You know that feeling when you think things aren’t happening, but then all of a sudden you realise that your efforts are starting to pay dividends? Well, that’s what’s happening at my school (Toorak College) now. I feel like we are making inroads. Kids are using Nings and Wikis and it’s becoming the norm. There isn’t the questioning that used to come with the introduction of new ideas. Teachers are starting to take on board what I’ve been rabbiting on about and they are seeing how effective the learning can be using collaborative tools.
Liana Gooch teaches at my school and was part of our PLP group. Here is her guest post. Take it away Liana!
Coming from a country in which bush fires do not feature as a significant hazard as they do in Australia, the events of February 7th 2009 have left an indelible mark on the memories of myself and my students. It was extremely heart breaking to view the images of destruction and loss experienced by those people involved in the Victorian Bushfires. As well as the human cost, it is also essential to consider the havoc wrecked upon nature. A lot of creatures were helpless to escape the fury of the flames and many that did manage to survive have suffered immense injury.

....

▸ **Required task**
Which teacher wrote the guest post in the blog post? The material after this point has no connection to the blog post.

▸ **Source excerpt**
....

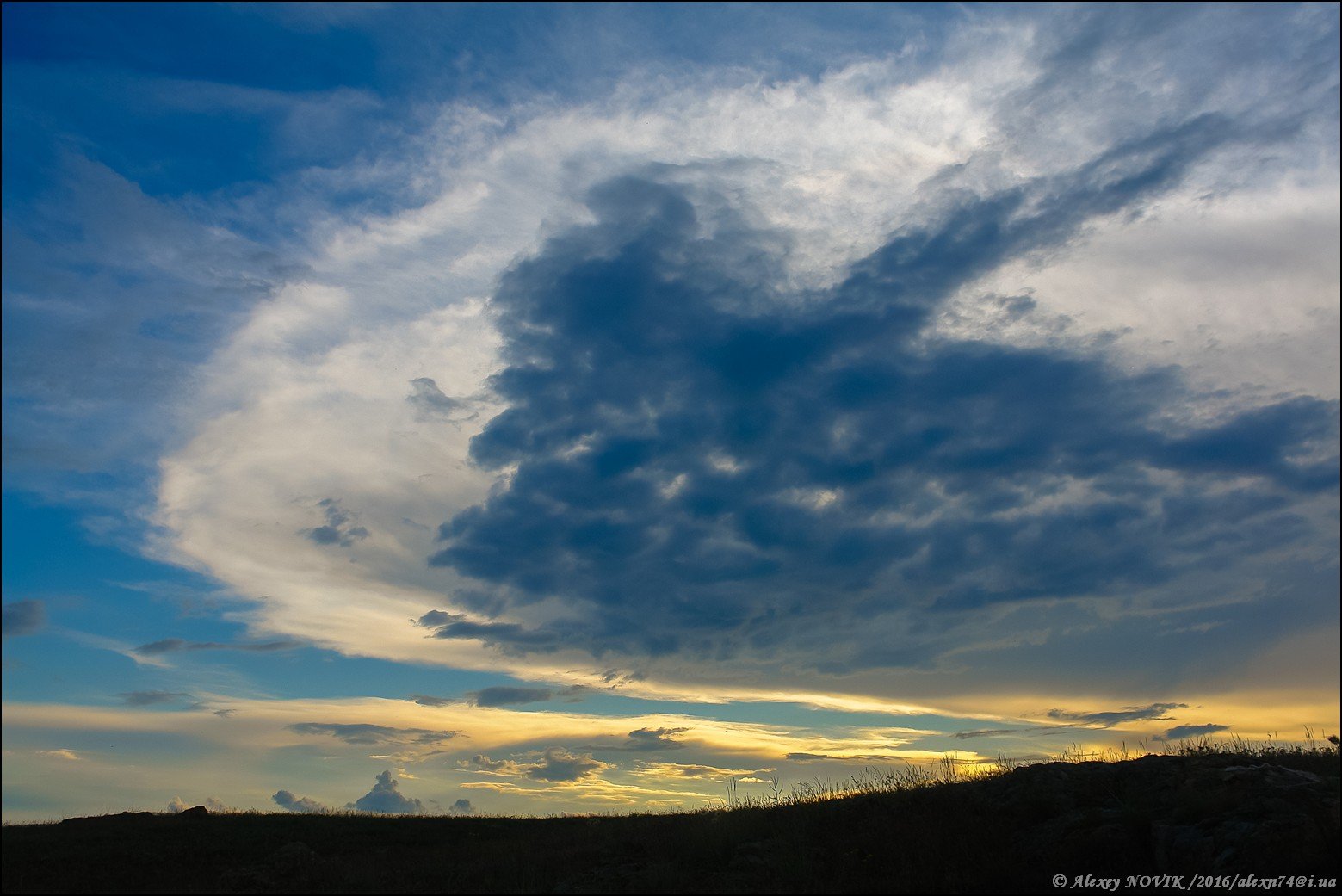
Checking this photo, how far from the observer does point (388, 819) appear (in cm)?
3234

....

▸ **Answer to this task**
Liana Gooch